Jobs and social gains can only be defended on the basis of a socialist perspective that places the social needs of the working class above the profit interests of the capitalists and links them to the struggle against war and capitalism.
The deeper cause of the capitalist crisis is the incompatibility of modern global production, which unites hundreds of millions of workers into a single transnational process, with private ownership of the means of production and the nation-state, upon which capitalism is based.
The imperialist powers seek to resolve this conflict by violently redividing the world at the expense of their rivals, which will inevitably lead to a Third World War. This is the essence of Trump’s MAGA (Make America Great Again) movement and all those who emulate it. The working class, which produces all social wealth, can resolve this conflict by overthrowing capitalism, overcoming national borders and socializing the large corporations and fortunes.
This is particularly important in Europe, which is economically closely intertwined and divided into more than 40 states.
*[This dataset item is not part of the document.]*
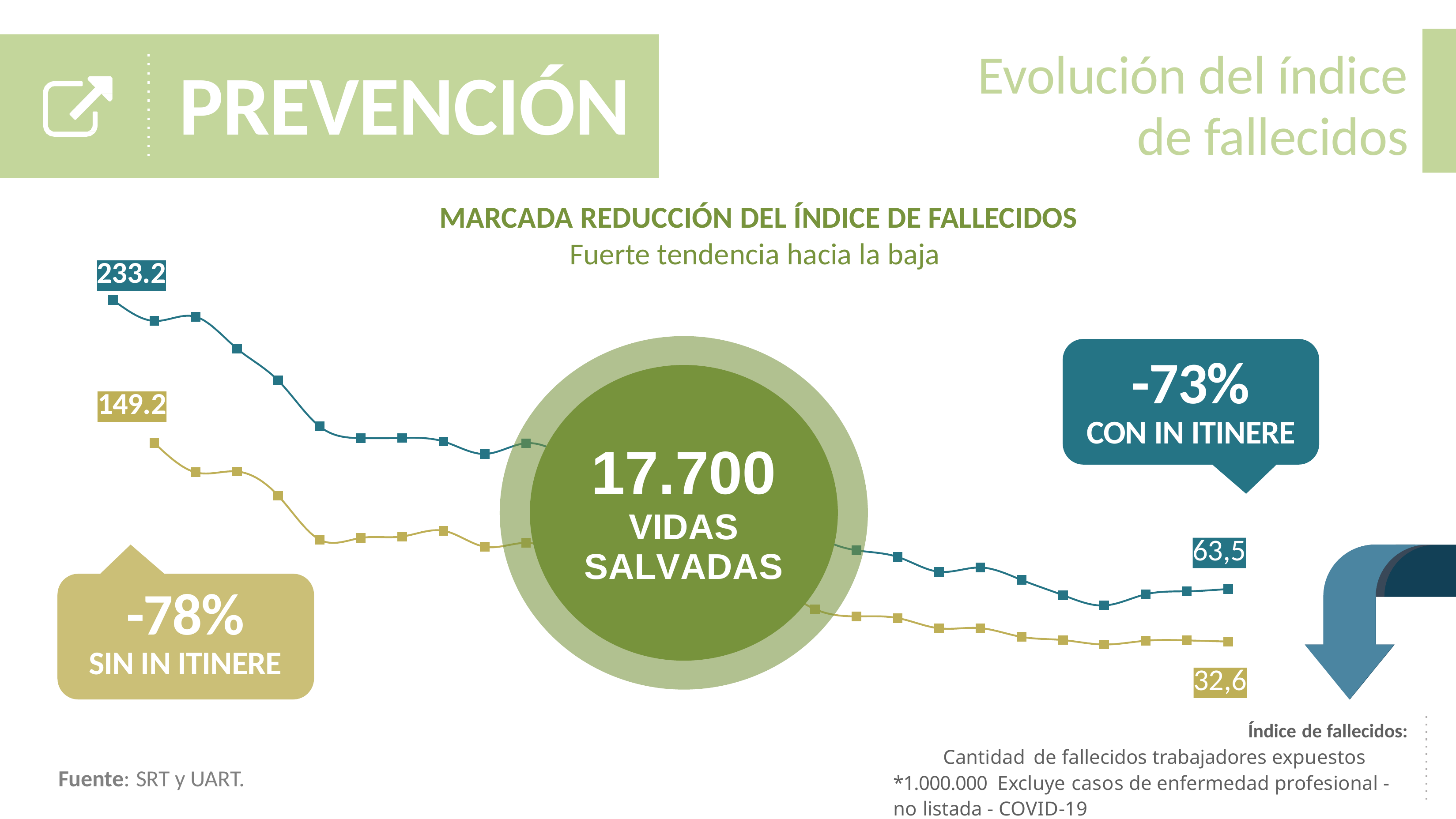
What percentage reduction is shown for CON IN ITINERE? -73% What is the starting value of the CON IN ITINERE (teal) line? 233.2 How many lines (series) are plotted on the chart? 2 What percentage reduction is shown for SIN IN ITINERE? -78% What is the final value of the CON IN ITINERE (teal) line? 63,5 What is the difference between the starting values of the two lines (233.2 and 149.2)? 84.0 Do the values of the lines rise or fall from left to right? fall What is the starting value of the SIN IN ITINERE (yellow) line? 149.2 What is the final value of the SIN IN ITINERE (yellow) line? 32,6 What kind of chart is shown on the slide? line chart Which line starts higher, CON IN ITINERE or SIN IN ITINERE? CON IN ITINERE What is the difference between the final values of the two lines (63,5 and 32,6)? 30,9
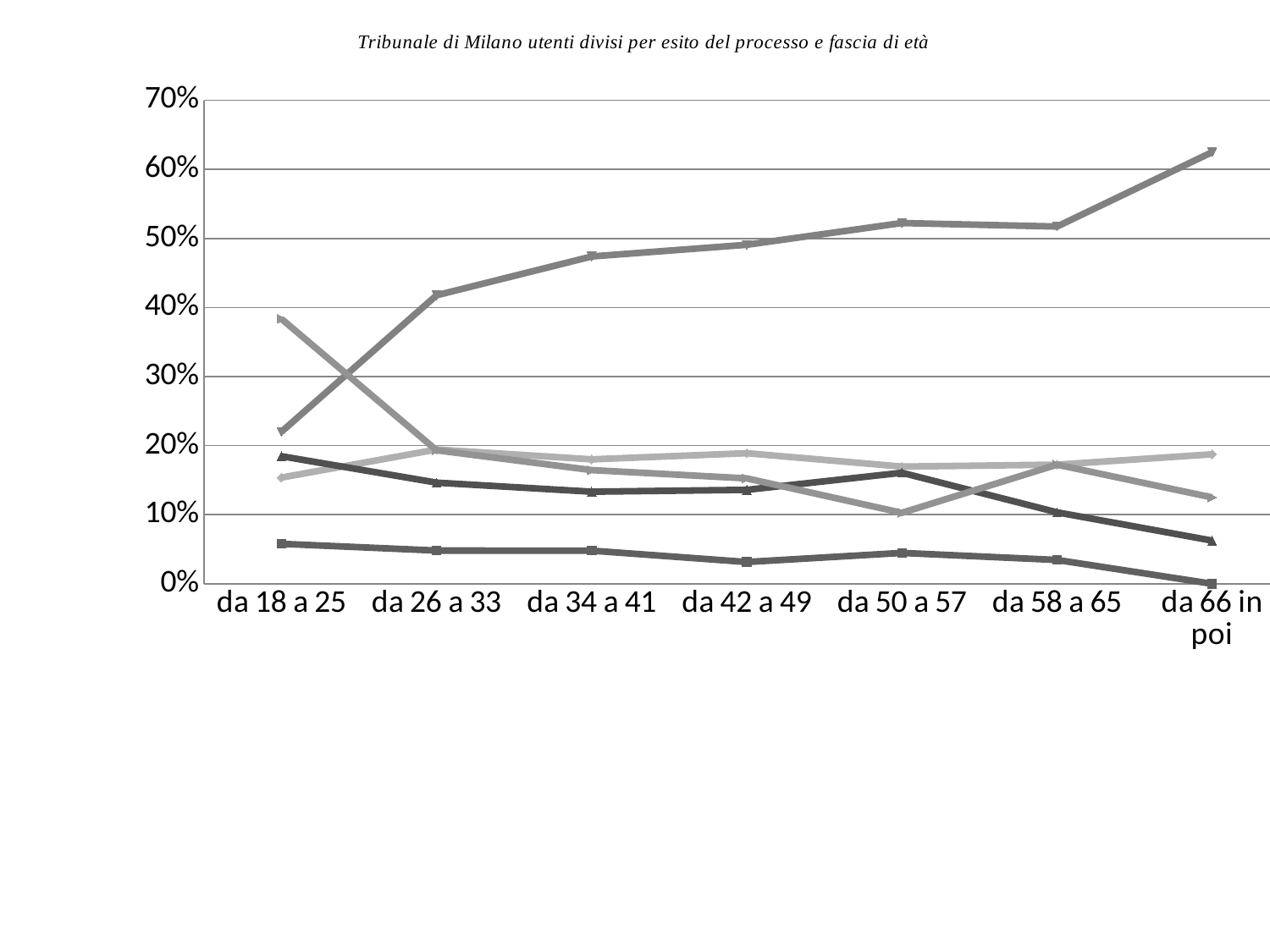
Is the highest plotted value at 'da 18 a 25' larger or smaller than the highest plotted value at 'da 66 in poi'? smaller Is the highest plotted value at 'da 18 a 25' greater or less than 30%? greater How many age-group categories are shown on the x axis? 7 Is the lowest plotted value at 'da 66 in poi' greater or less than 10%? less What kind of chart is shown on the slide? line chart What is the highest tick value shown on the y axis? 70% Is the lowest plotted value at 'da 18 a 25' greater or less than 10%? less Does the line that reaches the highest value at 'da 66 in poi' rise or fall overall from 'da 18 a 25' to 'da 66 in poi'? rise At which age-group category does the chart reach its single highest plotted value? da 66 in poi What is the title of the chart? Tribunale di Milano utenti divisi per esito del processo e fascia di età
The European Union, which is a tool of the most powerful states and corporations, must be replaced by the United Socialist States of Europe.
Workers and young people must unite in action committees, functioning independent of the trade unions and all of the parties that defend capitalism, and build the Socialist Equality Party and its sister organizations in the International Committee of the Fourth International into mass socialist parties.